- _WHAT TO DO_: Return the listing in full. Keep every word as it stands.
═══ EXTRACTED INFORMATION
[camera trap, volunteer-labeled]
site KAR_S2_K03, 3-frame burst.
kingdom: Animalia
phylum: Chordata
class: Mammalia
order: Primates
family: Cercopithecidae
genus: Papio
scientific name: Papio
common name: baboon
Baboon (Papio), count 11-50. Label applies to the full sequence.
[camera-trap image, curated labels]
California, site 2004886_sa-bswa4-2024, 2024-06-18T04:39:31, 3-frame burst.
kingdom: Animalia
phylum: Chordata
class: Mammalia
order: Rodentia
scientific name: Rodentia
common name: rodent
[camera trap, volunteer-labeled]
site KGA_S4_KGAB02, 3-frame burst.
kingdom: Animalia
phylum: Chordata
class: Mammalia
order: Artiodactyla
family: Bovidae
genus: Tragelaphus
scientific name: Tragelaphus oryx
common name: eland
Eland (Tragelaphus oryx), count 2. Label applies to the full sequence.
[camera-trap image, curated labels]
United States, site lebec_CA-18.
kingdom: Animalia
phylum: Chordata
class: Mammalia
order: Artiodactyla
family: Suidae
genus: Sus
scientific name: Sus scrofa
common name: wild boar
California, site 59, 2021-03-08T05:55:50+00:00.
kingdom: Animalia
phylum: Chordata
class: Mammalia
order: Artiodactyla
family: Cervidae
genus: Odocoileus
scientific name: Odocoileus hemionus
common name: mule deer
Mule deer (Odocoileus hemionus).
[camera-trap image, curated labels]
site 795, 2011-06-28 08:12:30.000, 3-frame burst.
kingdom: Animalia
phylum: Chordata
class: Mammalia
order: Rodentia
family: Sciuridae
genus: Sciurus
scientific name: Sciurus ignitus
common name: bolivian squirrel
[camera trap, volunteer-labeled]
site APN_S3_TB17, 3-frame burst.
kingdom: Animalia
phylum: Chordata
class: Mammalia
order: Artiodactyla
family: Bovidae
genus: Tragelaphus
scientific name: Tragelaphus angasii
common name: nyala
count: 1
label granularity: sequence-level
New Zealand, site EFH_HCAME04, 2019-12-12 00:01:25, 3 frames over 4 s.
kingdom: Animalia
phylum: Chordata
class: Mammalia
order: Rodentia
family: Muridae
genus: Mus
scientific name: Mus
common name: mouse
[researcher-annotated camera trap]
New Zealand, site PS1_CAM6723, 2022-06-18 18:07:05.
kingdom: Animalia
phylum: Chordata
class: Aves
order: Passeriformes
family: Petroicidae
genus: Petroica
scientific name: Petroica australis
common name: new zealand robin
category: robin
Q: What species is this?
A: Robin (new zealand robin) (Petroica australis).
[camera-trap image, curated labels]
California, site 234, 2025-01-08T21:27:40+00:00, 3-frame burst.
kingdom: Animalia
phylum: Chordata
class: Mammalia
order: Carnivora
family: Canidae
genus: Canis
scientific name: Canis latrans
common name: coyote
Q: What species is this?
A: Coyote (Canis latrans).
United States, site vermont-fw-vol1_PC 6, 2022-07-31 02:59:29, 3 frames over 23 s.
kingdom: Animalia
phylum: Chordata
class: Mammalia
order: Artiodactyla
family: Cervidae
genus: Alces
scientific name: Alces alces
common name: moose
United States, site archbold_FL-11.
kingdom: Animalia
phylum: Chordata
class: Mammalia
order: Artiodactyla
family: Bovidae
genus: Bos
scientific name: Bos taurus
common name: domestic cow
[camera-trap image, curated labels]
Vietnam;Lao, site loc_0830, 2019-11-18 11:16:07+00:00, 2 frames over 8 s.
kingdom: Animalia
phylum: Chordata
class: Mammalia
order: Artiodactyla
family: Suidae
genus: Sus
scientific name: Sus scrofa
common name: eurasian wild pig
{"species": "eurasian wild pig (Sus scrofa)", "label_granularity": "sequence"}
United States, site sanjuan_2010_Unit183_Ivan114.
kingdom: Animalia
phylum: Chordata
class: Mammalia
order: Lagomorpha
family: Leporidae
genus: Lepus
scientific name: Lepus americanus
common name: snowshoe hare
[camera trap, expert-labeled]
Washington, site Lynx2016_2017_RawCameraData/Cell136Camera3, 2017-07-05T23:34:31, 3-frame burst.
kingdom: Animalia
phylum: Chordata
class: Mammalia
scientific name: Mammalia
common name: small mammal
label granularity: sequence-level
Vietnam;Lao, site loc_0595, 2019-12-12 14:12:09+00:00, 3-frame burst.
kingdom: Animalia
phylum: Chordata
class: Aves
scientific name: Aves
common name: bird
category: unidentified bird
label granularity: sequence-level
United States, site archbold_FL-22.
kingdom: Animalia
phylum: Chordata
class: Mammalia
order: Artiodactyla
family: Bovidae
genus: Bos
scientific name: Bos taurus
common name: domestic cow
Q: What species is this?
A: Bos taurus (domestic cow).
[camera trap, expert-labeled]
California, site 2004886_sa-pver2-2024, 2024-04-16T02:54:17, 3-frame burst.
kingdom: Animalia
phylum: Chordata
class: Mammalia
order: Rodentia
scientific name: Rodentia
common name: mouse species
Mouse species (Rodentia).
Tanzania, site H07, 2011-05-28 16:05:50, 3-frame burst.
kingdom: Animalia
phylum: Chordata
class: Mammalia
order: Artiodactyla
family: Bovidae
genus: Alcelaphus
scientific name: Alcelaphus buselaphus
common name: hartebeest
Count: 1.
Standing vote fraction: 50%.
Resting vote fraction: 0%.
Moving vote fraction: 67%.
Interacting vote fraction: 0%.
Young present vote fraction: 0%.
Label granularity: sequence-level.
══════
- _SOLUTION_:
[camera trap, volunteer-labeled]
site KAR_S2_K03, 3-frame burst.
kingdom: Animalia
phylum: Chordata
class: Mammalia
order: Primates
family: Cercopithecidae
genus: Papio
scientific name: Papio
common name: baboon
Baboon (Papio), count 11-50. Label applies to the full sequence.
[camera-trap image, curated labels]
California, site 2004886_sa-bswa4-2024, 2024-06-18T04:39:31, 3-frame burst.
kingdom: Animalia
phylum: Chordata
class: Mammalia
order: Rodentia
scientific name: Rodentia
common name: rodent
[camera trap, volunteer-labeled]
site KGA_S4_KGAB02, 3-frame burst.
kingdom: Animalia
phylum: Chordata
class: Mammalia
order: Artiodactyla
family: Bovidae
genus: Tragelaphus
scientific name: Tragelaphus oryx
common name: eland
Eland (Tragelaphus oryx), count 2. Label applies to the full sequence.
[camera-trap image, curated labels]
United States, site lebec_CA-18.
kingdom: Animalia
phylum: Chordata
class: Mammalia
order: Artiodactyla
family: Suidae
genus: Sus
scientific name: Sus scrofa
common name: wild boar
California, site 59, 2021-03-08T05:55:50+00:00.
kingdom: Animalia
phylum: Chordata
class: Mammalia
order: Artiodactyla
family: Cervidae
genus: Odocoileus
scientific name: Odocoileus hemionus
common name: mule deer
Mule deer (Odocoileus hemionus).
[camera-trap image, curated labels]
site 795, 2011-06-28 08:12:30.000, 3-frame burst.
kingdom: Animalia
phylum: Chordata
class: Mammalia
order: Rodentia
family: Sciuridae
genus: Sciurus
scientific name: Sciurus ignitus
common name: bolivian squirrel
[camera trap, volunteer-labeled]
site APN_S3_TB17, 3-frame burst.
kingdom: Animalia
phylum: Chordata
class: Mammalia
order: Artiodactyla
family: Bovidae
genus: Tragelaphus
scientific name: Tragelaphus angasii
common name: nyala
count: 1
label granularity: sequence-level
New Zealand, site EFH_HCAME04, 2019-12-12 00:01:25, 3 frames over 4 s.
kingdom: Animalia
phylum: Chordata
class: Mammalia
order: Rodentia
family: Muridae
genus: Mus
scientific name: Mus
common name: mouse
[researcher-annotated camera trap]
New Zealand, site PS1_CAM6723, 2022-06-18 18:07:05.
kingdom: Animalia
phylum: Chordata
class: Aves
order: Passeriformes
family: Petroicidae
genus: Petroica
scientific name: Petroica australis
common name: new zealand robin
category: robin
Q: What species is this?
A: Robin (new zealand robin) (Petroica australis).
[camera-trap image, curated labels]
California, site 234, 2025-01-08T21:27:40+00:00, 3-frame burst.
kingdom: Animalia
phylum: Chordata
class: Mammalia
order: Carnivora
family: Canidae
genus: Canis
scientific name: Canis latrans
common name: coyote
Q: What species is this?
A: Coyote (Canis latrans).
United States, site vermont-fw-vol1_PC 6, 2022-07-31 02:59:29, 3 frames over 23 s.
kingdom: Animalia
phylum: Chordata
class: Mammalia
order: Artiodactyla
family: Cervidae
genus: Alces
scientific name: Alces alces
common name: moose
United States, site archbold_FL-11.
kingdom: Animalia
phylum: Chordata
class: Mammalia
order: Artiodactyla
family: Bovidae
genus: Bos
scientific name: Bos taurus
common name: domestic cow
[camera-trap image, curated labels]
Vietnam;Lao, site loc_0830, 2019-11-18 11:16:07+00:00, 2 frames over 8 s.
kingdom: Animalia
phylum: Chordata
class: Mammalia
order: Artiodactyla
family: Suidae
genus: Sus
scientific name: Sus scrofa
common name: eurasian wild pig
{"species": "eurasian wild pig (Sus scrofa)", "label_granularity": "sequence"}
United States, site sanjuan_2010_Unit183_Ivan114.
kingdom: Animalia
phylum: Chordata
class: Mammalia
order: Lagomorpha
family: Leporidae
genus: Lepus
scientific name: Lepus americanus
common name: snowshoe hare
[camera trap, expert-labeled]
Washington, site Lynx2016_2017_RawCameraData/Cell136Camera3, 2017-07-05T23:34:31, 3-frame burst.
kingdom: Animalia
phylum: Chordata
class: Mammalia
scientific name: Mammalia
common name: small mammal
label granularity: sequence-level
Vietnam;Lao, site loc_0595, 2019-12-12 14:12:09+00:00, 3-frame burst.
kingdom: Animalia
phylum: Chordata
class: Aves
scientific name: Aves
common name: bird
category: unidentified bird
label granularity: sequence-level
United States, site archbold_FL-22.
kingdom: Animalia
phylum: Chordata
class: Mammalia
order: Artiodactyla
family: Bovidae
genus: Bos
scientific name: Bos taurus
common name: domestic cow
Q: What species is this?
A: Bos taurus (domestic cow).
[camera trap, expert-labeled]
California, site 2004886_sa-pver2-2024, 2024-04-16T02:54:17, 3-frame burst.
kingdom: Animalia
phylum: Chordata
class: Mammalia
order: Rodentia
scientific name: Rodentia
common name: mouse species
Mouse species (Rodentia).
Tanzania, site H07, 2011-05-28 16:05:50, 3-frame burst.
kingdom: Animalia
phylum: Chordata
class: Mammalia
order: Artiodactyla
family: Bovidae
genus: Alcelaphus
scientific name: Alcelaphus buselaphus
common name: hartebeest
Count: 1.
Standing vote fraction: 50%.
Resting vote fraction: 0%.
Moving vote fraction: 67%.
Interacting vote fraction: 0%.
Young present vote fraction: 0%.
Label granularity: sequence-level.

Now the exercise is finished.